The notion of working in peaceful isolation, spending a given number of hours daily in front of a workstation, producing meaningful and valuable output before packing up and going home, can be attractive. In some circumstances, we may be more productive (if productivity can be counted in reports generated) in this type of environment. After all, we do not need much more than regular coffee and a dark room to do a lot of what we do. But if we acquiesce in (or actively work towards) our work style becoming more isolated, solitary, and workstation-dependent, we do a disservice to ourselves, our patients and our future colleagues. We have spent many decades striving to bring radiology to the centre of patient care. That is not going to change any time soon, but what could change is the perception of the contribution of radiologists.
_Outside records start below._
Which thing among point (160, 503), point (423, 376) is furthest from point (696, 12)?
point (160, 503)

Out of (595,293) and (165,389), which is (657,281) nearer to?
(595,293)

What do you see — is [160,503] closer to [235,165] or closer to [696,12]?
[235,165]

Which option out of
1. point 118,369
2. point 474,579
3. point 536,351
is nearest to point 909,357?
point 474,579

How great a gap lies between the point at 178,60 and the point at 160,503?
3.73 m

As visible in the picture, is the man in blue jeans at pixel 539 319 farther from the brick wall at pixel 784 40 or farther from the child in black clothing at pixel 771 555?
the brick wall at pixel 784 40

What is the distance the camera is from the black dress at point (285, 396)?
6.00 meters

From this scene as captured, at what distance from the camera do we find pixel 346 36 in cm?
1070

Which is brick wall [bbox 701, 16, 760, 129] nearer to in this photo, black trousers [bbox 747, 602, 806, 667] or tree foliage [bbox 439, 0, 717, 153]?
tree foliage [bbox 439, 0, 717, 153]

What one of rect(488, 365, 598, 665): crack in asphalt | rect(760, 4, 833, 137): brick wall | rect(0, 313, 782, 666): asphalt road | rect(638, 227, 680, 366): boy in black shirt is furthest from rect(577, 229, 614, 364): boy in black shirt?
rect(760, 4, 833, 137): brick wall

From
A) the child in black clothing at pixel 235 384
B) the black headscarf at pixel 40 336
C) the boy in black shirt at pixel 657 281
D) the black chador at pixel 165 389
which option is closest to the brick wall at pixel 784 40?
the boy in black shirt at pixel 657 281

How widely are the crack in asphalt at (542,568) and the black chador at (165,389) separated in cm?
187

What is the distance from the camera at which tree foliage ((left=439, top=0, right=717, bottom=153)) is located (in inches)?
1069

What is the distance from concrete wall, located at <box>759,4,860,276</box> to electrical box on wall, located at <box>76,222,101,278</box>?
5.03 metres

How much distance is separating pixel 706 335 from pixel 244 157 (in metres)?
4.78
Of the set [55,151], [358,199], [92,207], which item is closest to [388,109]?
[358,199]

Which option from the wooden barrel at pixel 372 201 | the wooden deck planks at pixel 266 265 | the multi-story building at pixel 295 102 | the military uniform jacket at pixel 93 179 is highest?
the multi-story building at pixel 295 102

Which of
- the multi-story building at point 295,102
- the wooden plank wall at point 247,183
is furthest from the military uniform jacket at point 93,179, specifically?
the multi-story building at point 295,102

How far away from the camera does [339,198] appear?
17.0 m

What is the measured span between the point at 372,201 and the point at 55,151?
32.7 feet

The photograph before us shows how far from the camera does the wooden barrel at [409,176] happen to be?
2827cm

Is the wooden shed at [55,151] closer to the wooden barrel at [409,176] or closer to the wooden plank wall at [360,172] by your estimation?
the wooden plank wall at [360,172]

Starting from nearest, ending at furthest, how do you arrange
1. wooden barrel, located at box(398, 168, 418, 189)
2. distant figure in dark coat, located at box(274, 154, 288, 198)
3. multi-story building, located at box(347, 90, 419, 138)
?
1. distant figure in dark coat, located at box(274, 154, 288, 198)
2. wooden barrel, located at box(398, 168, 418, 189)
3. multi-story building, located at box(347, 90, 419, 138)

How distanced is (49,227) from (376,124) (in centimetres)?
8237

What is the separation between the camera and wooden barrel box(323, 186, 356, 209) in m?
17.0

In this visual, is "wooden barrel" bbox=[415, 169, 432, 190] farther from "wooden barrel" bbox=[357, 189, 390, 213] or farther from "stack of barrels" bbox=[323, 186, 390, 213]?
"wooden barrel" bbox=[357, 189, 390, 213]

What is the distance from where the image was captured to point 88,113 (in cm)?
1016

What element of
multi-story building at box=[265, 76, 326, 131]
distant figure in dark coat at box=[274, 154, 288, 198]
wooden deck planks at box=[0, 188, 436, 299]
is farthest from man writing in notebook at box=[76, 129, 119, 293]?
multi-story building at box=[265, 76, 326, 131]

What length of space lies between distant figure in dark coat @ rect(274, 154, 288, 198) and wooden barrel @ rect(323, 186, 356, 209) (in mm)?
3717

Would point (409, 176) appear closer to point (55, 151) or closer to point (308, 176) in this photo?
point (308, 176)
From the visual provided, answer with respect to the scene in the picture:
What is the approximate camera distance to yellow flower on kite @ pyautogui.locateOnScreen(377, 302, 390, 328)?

If we are hidden away in an office, rarely meeting patients or referrers, it is only a small step to being forgotten. We will still produce reports, which will still be important, but we may find ourselves emerging from our bunkers in the future, troglodytes blinking as we encounter daylight, strangers to those with whom we once spoke, peripheral to any decisions about resources or planning, having lost our standing to others who have taken advantage of our invisibility.

So, however much our technology, work circumstances and inclinations may conspire, let us not allow ourselves become the recluses of medicine. We cannot expect recognition for our contribution if we hide from view. By being aware of the risks and dangers of invisibility, we can mitigate them, and continue to represent our specialty positively, and in plain sight.